Si legge nelle motivazioni della sentenza n. 24300 del 30 settembre 2019 che la pronuncia della Ctr non è logicamente consequenziale nel considerare insufficiente un ricarico dell’87% rispetto al ricarico medio della zona, di per sé molto elevato, se comunque lo stesso si mantiene all’interno del range del ricarico normale previsto dallo studio di settore e il rilievo non è contestato in controricorso.
Pertanto, secondo la Corte, appare congruo un rincaro che, seppur poco sopra il minimo, rientra comunque nell’ambito dello studio di settore, “ove la percentuale massima è il triplo della minima, tanto da non poter costituire, ex se solo, indizio sufficiente per sostenere la ripresa a tassazione”.

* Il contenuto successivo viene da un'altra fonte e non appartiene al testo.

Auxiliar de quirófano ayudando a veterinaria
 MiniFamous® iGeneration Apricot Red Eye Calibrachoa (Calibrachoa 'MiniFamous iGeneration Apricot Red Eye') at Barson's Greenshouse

Ne deriva che se un contribuente applica un ricarico che è all’interno dello studio di settore non dovrebbe essere sottoposto ad un accertamento basato proprio sulle percentuali di ricarico.
La ripresa fiscale riguarda, poi, anche l’Iva, cosa che consente all’Amministrazione finanziaria di ricorrere a studi di settore e metodi induttivi “solo in presenza di gravi divergenze tra i redditi dichiarati ed i redditi stimati”.